There was no immediate comment from the Israel Defense Forces (IDF), but spokesman Rear Admiral Daniel Hagari told reporters on Tuesday evening that its forces had “expanded the combat to the area known as the Central Camps”.
The IDF also reiterated on Tuesday its order for residents to leave more than a dozen central areas running from the Gaza-Israel perimeter to the coast, including Bureij and Nuseirat camps.
According to the UN, the affected areas were home to nearly 90,000 people before the war.
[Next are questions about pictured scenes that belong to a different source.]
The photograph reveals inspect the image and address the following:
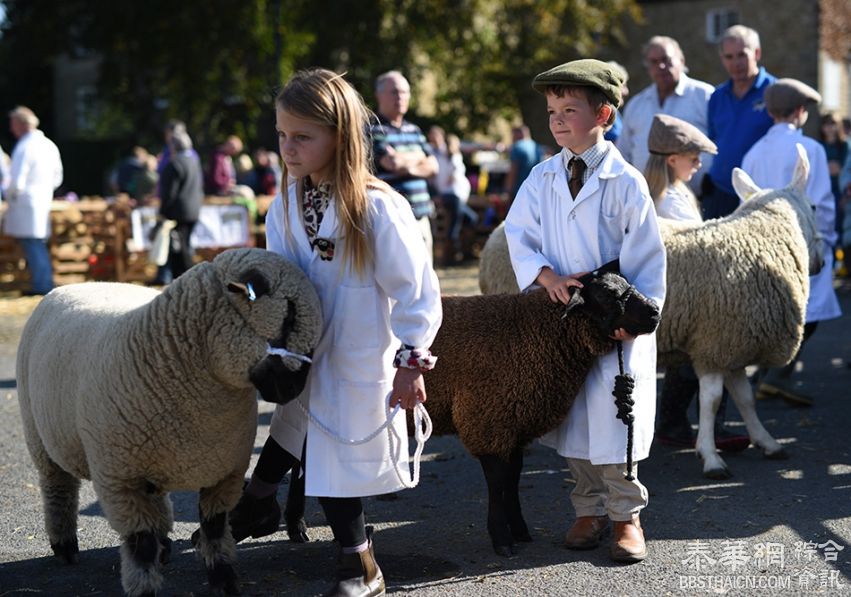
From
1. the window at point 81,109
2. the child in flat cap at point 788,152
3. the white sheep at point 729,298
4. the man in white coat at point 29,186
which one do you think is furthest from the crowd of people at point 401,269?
the window at point 81,109

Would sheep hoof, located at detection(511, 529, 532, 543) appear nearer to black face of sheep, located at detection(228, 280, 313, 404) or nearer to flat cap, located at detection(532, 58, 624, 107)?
black face of sheep, located at detection(228, 280, 313, 404)

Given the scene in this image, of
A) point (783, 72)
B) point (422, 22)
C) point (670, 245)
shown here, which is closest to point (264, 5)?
point (422, 22)

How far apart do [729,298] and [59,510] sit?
10.8 feet

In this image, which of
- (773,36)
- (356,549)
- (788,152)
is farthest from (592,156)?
(773,36)

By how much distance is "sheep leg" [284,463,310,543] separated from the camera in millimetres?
4473

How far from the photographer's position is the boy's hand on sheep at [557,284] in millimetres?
4102

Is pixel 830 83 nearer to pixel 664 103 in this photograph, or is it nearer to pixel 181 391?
pixel 664 103

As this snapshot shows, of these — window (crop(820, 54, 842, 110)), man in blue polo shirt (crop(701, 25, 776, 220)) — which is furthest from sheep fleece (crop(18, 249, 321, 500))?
window (crop(820, 54, 842, 110))

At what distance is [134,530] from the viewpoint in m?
3.63

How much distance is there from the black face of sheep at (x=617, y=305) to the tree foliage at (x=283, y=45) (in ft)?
67.9

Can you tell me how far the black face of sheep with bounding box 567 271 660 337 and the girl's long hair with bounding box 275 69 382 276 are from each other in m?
0.93

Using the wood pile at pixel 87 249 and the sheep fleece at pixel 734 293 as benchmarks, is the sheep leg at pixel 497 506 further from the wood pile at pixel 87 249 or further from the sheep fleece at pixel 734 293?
the wood pile at pixel 87 249

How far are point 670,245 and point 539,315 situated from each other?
1.41 m

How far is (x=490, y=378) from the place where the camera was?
4.30 metres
They also now include six shelters hosting about 61,000 displaced people, mostly from the north.
The residents have been told to move immediately to shelters in the nearby town of Deir al-Balah, which is already struggling to cope with several hundred thousand displaced people.
The UN human rights office said on Tuesday that it was gravely concerned about the continued bombardment of the Middle Area and its densely populated camps, citing a report from Médecins Sans Frontières (MSF) that Deir al-Balah’s al-Aqsa hospital had admitted 131 dead following Israeli strikes on Maghazi and Bureij on Sunday.
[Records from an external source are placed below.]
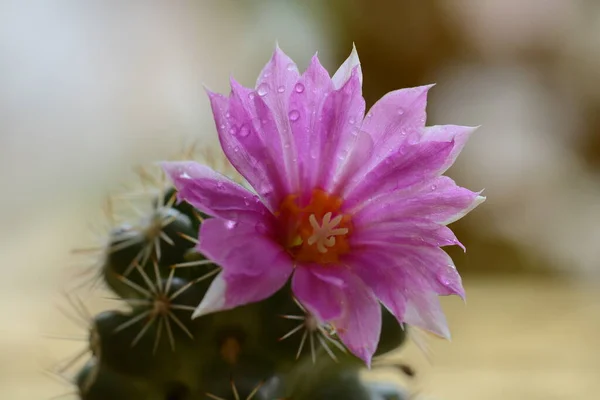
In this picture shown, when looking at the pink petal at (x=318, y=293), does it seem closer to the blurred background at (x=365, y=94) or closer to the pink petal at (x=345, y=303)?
the pink petal at (x=345, y=303)

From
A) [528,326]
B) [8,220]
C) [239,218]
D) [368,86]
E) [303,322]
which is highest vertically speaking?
[239,218]

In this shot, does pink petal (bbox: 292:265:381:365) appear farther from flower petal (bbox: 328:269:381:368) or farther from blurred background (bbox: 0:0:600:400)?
blurred background (bbox: 0:0:600:400)

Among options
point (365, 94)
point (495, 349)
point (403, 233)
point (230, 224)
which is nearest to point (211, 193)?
point (230, 224)

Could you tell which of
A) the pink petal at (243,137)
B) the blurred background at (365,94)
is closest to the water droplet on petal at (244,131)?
the pink petal at (243,137)

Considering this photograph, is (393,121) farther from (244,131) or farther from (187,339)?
(187,339)

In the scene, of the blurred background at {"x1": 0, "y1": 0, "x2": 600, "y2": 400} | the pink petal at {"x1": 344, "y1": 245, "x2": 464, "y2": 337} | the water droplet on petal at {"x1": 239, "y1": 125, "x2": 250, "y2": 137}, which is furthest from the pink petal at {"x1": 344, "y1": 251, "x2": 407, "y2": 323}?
the blurred background at {"x1": 0, "y1": 0, "x2": 600, "y2": 400}

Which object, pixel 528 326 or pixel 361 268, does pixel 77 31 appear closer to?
pixel 528 326

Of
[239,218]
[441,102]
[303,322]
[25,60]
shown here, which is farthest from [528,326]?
[25,60]
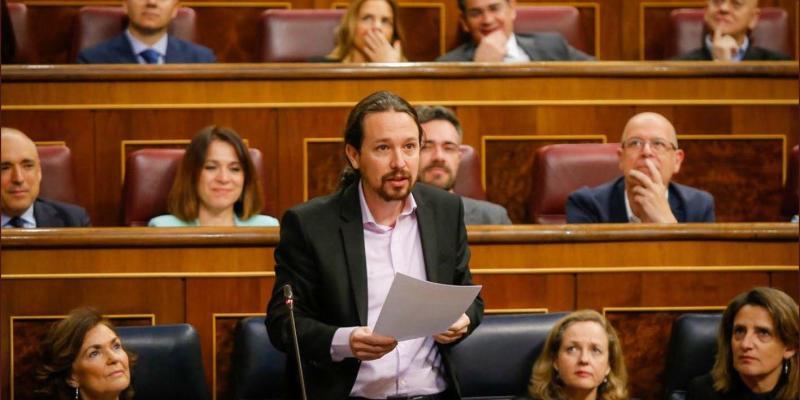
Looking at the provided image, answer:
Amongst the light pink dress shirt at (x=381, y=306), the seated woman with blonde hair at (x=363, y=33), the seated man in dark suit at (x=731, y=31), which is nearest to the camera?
the light pink dress shirt at (x=381, y=306)

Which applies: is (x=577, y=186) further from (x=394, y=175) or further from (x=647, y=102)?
(x=394, y=175)

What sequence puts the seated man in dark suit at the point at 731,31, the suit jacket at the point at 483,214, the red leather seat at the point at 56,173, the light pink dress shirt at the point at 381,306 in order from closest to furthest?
1. the light pink dress shirt at the point at 381,306
2. the suit jacket at the point at 483,214
3. the red leather seat at the point at 56,173
4. the seated man in dark suit at the point at 731,31

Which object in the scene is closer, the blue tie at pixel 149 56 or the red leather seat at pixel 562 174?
the red leather seat at pixel 562 174

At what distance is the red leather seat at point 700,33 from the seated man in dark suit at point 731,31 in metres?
0.11

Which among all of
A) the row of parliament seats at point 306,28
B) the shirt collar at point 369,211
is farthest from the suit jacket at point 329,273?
the row of parliament seats at point 306,28

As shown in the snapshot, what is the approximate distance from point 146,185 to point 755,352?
784mm

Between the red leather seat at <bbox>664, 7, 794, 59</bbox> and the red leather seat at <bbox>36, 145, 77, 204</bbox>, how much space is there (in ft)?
3.42

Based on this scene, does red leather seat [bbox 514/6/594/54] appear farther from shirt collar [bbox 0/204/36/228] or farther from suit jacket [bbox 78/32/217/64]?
shirt collar [bbox 0/204/36/228]

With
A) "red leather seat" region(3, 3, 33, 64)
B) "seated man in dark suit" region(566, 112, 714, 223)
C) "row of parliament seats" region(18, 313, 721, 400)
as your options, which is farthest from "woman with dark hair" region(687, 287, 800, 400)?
"red leather seat" region(3, 3, 33, 64)

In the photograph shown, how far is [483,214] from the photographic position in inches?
57.7

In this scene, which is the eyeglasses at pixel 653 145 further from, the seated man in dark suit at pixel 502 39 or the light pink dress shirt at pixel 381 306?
the light pink dress shirt at pixel 381 306

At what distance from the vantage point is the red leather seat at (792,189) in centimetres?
162

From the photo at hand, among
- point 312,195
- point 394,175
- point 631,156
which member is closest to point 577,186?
point 631,156

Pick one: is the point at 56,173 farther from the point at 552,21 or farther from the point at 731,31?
the point at 731,31
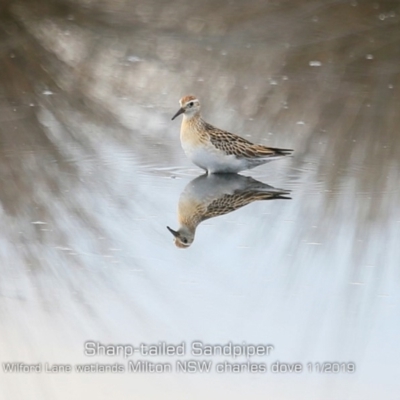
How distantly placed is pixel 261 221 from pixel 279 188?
54cm

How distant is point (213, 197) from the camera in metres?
6.05

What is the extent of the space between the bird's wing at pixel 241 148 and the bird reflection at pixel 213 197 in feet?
0.50

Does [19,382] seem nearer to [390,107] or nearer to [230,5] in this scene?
[390,107]

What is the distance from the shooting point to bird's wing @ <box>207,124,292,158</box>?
6.45 m

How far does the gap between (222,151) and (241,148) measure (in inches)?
4.4

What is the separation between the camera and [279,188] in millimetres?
6188

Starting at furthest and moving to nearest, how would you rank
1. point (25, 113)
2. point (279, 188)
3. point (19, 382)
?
point (25, 113) → point (279, 188) → point (19, 382)

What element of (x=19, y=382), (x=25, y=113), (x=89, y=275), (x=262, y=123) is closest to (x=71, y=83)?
(x=25, y=113)

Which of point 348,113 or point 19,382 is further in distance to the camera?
point 348,113

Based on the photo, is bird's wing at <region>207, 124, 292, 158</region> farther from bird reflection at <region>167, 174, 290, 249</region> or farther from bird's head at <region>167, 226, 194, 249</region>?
bird's head at <region>167, 226, 194, 249</region>

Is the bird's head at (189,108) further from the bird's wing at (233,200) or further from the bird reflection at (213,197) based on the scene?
the bird's wing at (233,200)

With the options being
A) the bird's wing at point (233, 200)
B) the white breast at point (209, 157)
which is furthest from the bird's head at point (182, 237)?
the white breast at point (209, 157)

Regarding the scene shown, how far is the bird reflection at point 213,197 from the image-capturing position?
5.60m

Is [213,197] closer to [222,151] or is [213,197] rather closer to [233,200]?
[233,200]
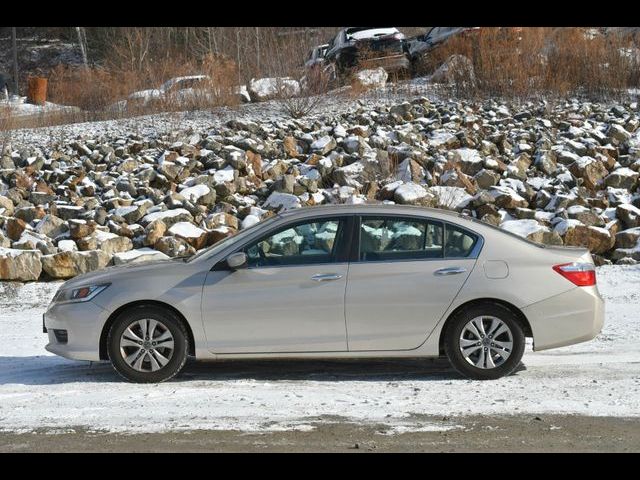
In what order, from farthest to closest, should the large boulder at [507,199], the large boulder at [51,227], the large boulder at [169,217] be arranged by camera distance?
the large boulder at [507,199] < the large boulder at [51,227] < the large boulder at [169,217]

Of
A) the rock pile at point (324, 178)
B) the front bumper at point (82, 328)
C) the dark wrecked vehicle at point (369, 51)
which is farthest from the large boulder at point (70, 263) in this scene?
the dark wrecked vehicle at point (369, 51)

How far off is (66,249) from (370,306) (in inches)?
278

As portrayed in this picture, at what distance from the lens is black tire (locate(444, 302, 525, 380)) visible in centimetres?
791

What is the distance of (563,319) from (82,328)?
4.01m

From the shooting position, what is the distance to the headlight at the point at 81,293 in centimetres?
805

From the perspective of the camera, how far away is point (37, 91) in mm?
30969

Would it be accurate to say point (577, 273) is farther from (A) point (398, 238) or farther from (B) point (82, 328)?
(B) point (82, 328)

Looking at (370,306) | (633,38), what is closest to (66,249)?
(370,306)

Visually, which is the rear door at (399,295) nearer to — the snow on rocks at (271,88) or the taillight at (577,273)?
the taillight at (577,273)

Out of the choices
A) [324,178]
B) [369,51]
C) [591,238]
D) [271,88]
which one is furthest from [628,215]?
[369,51]

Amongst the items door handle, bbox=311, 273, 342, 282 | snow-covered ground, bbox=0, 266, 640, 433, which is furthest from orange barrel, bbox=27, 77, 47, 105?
door handle, bbox=311, 273, 342, 282

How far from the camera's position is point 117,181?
1673 cm

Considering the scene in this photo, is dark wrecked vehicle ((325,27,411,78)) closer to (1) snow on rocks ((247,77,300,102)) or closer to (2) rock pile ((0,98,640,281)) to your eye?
(1) snow on rocks ((247,77,300,102))

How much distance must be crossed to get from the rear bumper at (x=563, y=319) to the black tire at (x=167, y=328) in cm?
286
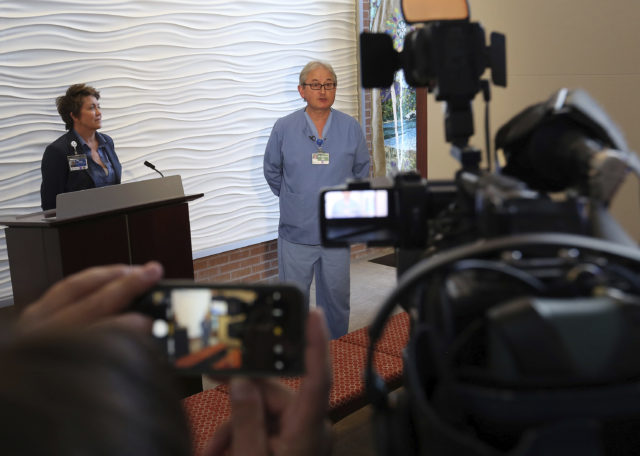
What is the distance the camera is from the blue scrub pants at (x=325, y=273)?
3832 mm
It also warned of a “deepening and already catastrophic humanitarian situation”, saying that all roads connecting the three camps had been destroyed and that any shelters and hospitals still operating were critically overcrowded and under-resourced.
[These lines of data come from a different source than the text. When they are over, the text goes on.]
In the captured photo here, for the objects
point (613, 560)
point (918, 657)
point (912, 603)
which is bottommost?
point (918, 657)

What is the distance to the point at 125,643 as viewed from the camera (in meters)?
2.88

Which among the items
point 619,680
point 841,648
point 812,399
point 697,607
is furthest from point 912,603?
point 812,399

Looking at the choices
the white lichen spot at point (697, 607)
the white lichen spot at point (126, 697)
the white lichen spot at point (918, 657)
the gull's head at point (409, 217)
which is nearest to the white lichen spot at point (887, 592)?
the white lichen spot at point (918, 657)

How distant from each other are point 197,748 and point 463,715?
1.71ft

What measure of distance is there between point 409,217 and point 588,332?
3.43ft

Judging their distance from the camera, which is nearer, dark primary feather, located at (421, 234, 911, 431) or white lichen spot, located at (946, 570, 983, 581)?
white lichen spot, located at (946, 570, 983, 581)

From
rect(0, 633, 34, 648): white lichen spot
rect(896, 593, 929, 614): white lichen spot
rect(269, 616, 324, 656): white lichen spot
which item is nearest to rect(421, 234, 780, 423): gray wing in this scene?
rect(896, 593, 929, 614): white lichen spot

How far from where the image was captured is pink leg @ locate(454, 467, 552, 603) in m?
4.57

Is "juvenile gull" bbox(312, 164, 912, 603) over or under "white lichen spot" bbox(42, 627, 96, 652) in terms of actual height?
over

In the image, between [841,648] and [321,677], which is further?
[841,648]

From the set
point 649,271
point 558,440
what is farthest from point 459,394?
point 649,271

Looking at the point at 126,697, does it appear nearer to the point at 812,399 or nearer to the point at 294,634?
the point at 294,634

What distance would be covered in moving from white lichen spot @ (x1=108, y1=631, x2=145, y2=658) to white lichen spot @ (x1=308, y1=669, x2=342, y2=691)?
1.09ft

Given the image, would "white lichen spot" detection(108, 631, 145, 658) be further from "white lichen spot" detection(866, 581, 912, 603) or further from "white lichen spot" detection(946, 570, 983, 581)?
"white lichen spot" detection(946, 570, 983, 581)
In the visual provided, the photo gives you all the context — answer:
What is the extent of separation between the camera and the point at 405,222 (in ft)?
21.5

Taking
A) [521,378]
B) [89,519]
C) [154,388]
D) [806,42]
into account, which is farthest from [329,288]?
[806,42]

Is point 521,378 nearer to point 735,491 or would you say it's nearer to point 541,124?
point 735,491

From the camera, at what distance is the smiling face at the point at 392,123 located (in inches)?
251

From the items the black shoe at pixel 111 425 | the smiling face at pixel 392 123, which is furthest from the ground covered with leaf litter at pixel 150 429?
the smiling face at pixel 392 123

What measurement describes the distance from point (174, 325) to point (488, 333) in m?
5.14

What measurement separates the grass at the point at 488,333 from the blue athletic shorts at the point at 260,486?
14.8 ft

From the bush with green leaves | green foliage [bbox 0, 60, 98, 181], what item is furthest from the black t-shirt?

A Palestinian woman living in the UK, Alaa, told the BBC that her family had been in Maghazi during Sunday’s strikes and were “having to live with… constant loss, constant fear”.
“Pulling people from under the rubble and losing friends, losing family members, being displaced, losing homes,” she said. “My four-year-old nephew, he had to evacuate with my family the other day and he was crying, asking for his dad who was killed a month ago.”
The IDF’s chief of staff, Lt Gen Herzi Halevi, warned that the fighting with Hamas was taking place in “a complex area” and would therefore “continue for many more months”.
“There are no magic solutions or shortcuts in the fundamental dismantling of a terrorist organisation, except persistent and determined fighting, and we are very, very determined,” he added.
“We will also get to the Hamas leadership, whether it takes a week or months.”
He was speaking amid new signs of rising regional tensions with incidents linked to Iran-backed groups in the Red Sea, on the Lebanese border and in Iraq.
In his first interview since the start of the war, the Palestinian President Mahmoud Abbas – a political rival of Hamas who is based in the Israeli-occupied West Bank – said it was unprecedented in Palestinian history.
“What’s happening in the Palestinian territories is far beyond a disaster and far more than a genocide. The Palestinians have never seen anything like this,” he told Egypt’s ON TV.
“Even during the Nakba catastrophe in 1948. What’s happening today is far worse,” he added, referring to the Middle East war that followed Israel’s declaration of independence in 1948, when hundreds of thousands of Palestinians fled or were forced out of their homes.
Mr Abbas also warned that the West Bank could implode at any time.
On Wednesday, six Palestinians, including a 17-year-old boy, were killed in a drone strike during an Israeli raid on a refugee camp near the western West Bank town of Tulkarm, according to the Palestinian health ministry.
The IDF said six “armed terrorists” were killed in an air strike after they threw explosive devices at troops carrying out an operation to arrest wanted people.